> DIRECTIONS FOR THIS TASK: Can you reproduce, word for word, the part of the Marino Bonaiuto profile below starting at "Scientific research units" and ending at "200+ congress contributions."?

> PAGE EXTRACT:
Professor at the Faculty of Medicine and Psychology, Sapienza Università di Roma, Italy
Marino Bonaiuto, Sapienza Università di Roma. Social Psychology Full Professor teaching at Faculty Medicine and Psychology, he also teaches at Faculty of Natural Sciences and at Faculty of Architecture. Member of Sapienza’s Sustainability Scientific and Technical Committee (2021-). Formerly (2011-2020) both Director CIRPA – Centre Interuniversity Research in Environmental Psychology – and President master degree Psychology of communication and marketing.
Scientific research units coordination in public national (Ministry of Research) or international (EC 6th and 7th FP, H2020, Erasmus+, etc.) grants, and research projects funded by private companies. 200+ publications (in international or national journals, book’s chapters, edited or authored volumes) and 200+ congress contributions.
Consultant in environmental and architectural psychology (residences, healthcare, nature, etc.).

> INFORMATION GIVEN:
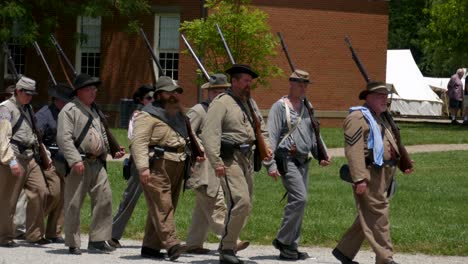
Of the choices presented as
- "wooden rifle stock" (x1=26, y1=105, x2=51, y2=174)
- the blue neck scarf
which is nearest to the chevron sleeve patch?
the blue neck scarf

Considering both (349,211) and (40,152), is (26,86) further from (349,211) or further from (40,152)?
(349,211)

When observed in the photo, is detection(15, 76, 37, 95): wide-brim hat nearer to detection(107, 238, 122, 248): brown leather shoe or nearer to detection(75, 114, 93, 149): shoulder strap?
detection(75, 114, 93, 149): shoulder strap

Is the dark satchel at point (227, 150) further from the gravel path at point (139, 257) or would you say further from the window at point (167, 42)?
the window at point (167, 42)

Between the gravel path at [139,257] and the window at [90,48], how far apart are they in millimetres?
26532

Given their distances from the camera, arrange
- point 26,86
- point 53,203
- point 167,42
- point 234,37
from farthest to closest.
→ point 167,42, point 234,37, point 53,203, point 26,86

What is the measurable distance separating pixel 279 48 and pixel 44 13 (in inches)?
284

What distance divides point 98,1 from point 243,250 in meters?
23.4

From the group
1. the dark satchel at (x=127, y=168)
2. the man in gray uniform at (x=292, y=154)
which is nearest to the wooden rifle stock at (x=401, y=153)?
the man in gray uniform at (x=292, y=154)

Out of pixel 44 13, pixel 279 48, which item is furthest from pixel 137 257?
pixel 44 13

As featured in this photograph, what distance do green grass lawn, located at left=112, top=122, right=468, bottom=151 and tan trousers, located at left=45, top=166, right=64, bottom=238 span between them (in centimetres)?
1395

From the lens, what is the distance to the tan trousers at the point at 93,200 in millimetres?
13172

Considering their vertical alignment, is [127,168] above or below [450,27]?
below

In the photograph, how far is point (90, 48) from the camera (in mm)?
40250

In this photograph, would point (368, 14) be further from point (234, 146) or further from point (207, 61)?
point (234, 146)
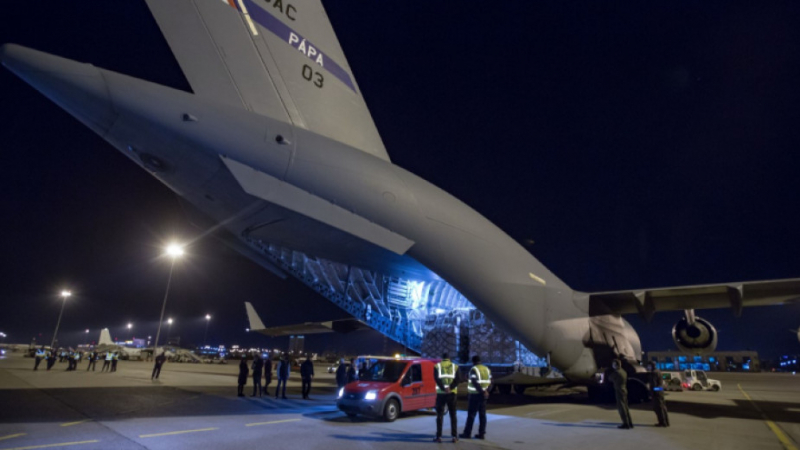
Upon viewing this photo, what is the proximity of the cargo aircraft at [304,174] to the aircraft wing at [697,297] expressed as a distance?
0.19 ft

> SOLVED EXERCISE:
Scientific research units coordination in public national (Ministry of Research) or international (EC 6th and 7th FP, H2020, Erasmus+, etc.) grants, and research projects funded by private companies. 200+ publications (in international or national journals, book’s chapters, edited or authored volumes) and 200+ congress contributions.